In preparation for the next scene, she poured another glass of wine. Then she went to a living room closet and got her coat. I held her wineglass while she thrust her arms through the sleeves. We went out the kitchen door to the landing.

She had gone down ten steps or so, she said, to see what she could see. We descended carefully. The steps were worn redwood, slick with wetness and somewhat in need of repair. “I couldn’t see anything from here. Not a thing.” We descended farther. About thirty steps from the bottom, she paused. “I stopped here to listen, but I couldn’t hear anything. Except the water.”

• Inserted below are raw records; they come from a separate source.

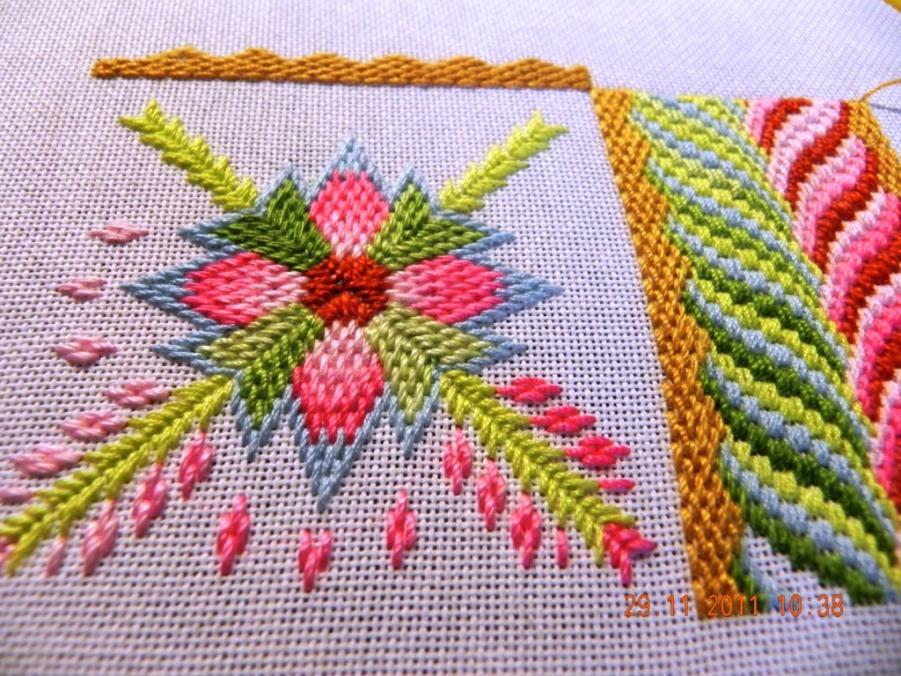 Вышивка с нитками ирис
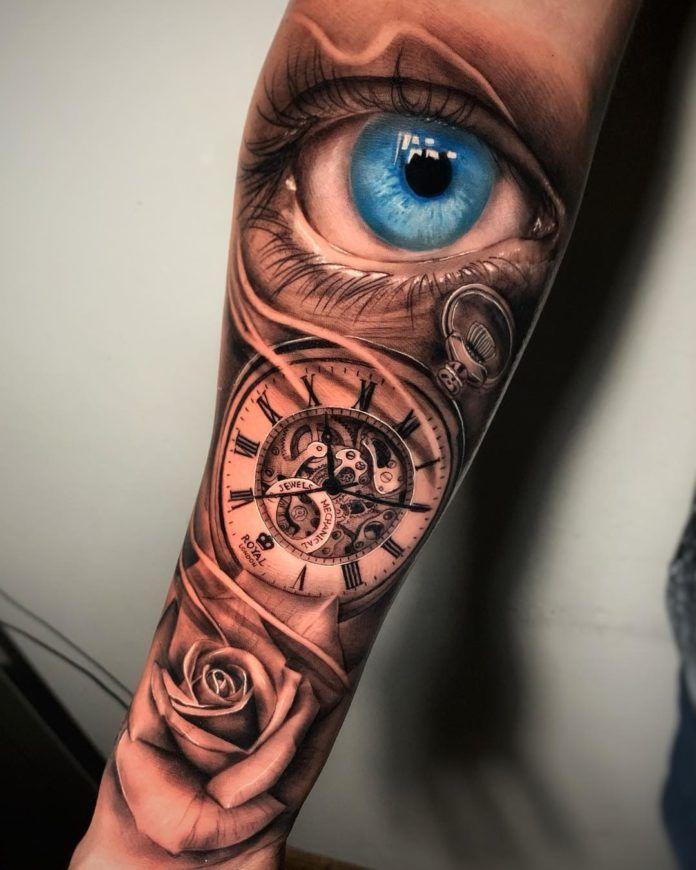 Tatouage Montre Gousset Avec Rose Sur Avant Bras œil Realiste Bleu Idee Tatouage Avant Bras Tatouage Montre Gousset Tatouage Avant Bras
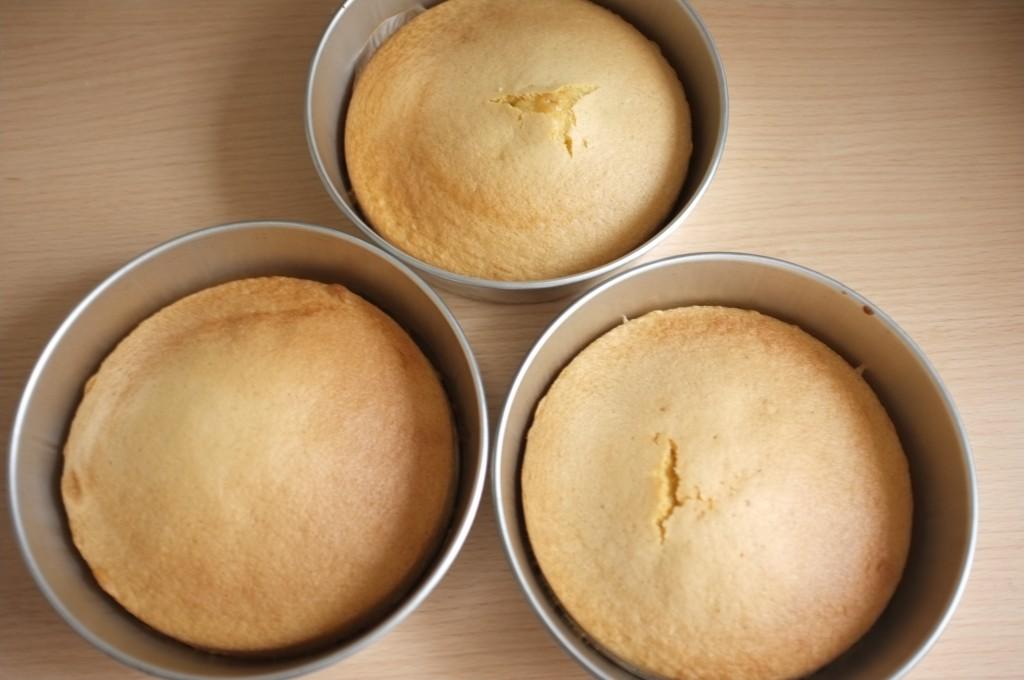 Les trois génoises sans gluten à la sortie du four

She beckoned me on and we went all the way to the bottom, where three planks, nailed to the bottom step and staked into the ground on the other side of the ditch, formed a makeshift bridge.

A few feet to the left of the planking, the stream disappeared into a narrow, brush-screened tunnel that the water had cut beneath the surface rock, undoubtedly, I thought, undermining the entire canyon. Carlota and I stood on the second step. She pointed toward the tunnel opening, where the foam slopped over the edges of the ditch, forced its way through the battered branches, and exposed roots of the tough native fuchsias.

“It was caught in those branches there.”

“That must have been terrible for you,” I said.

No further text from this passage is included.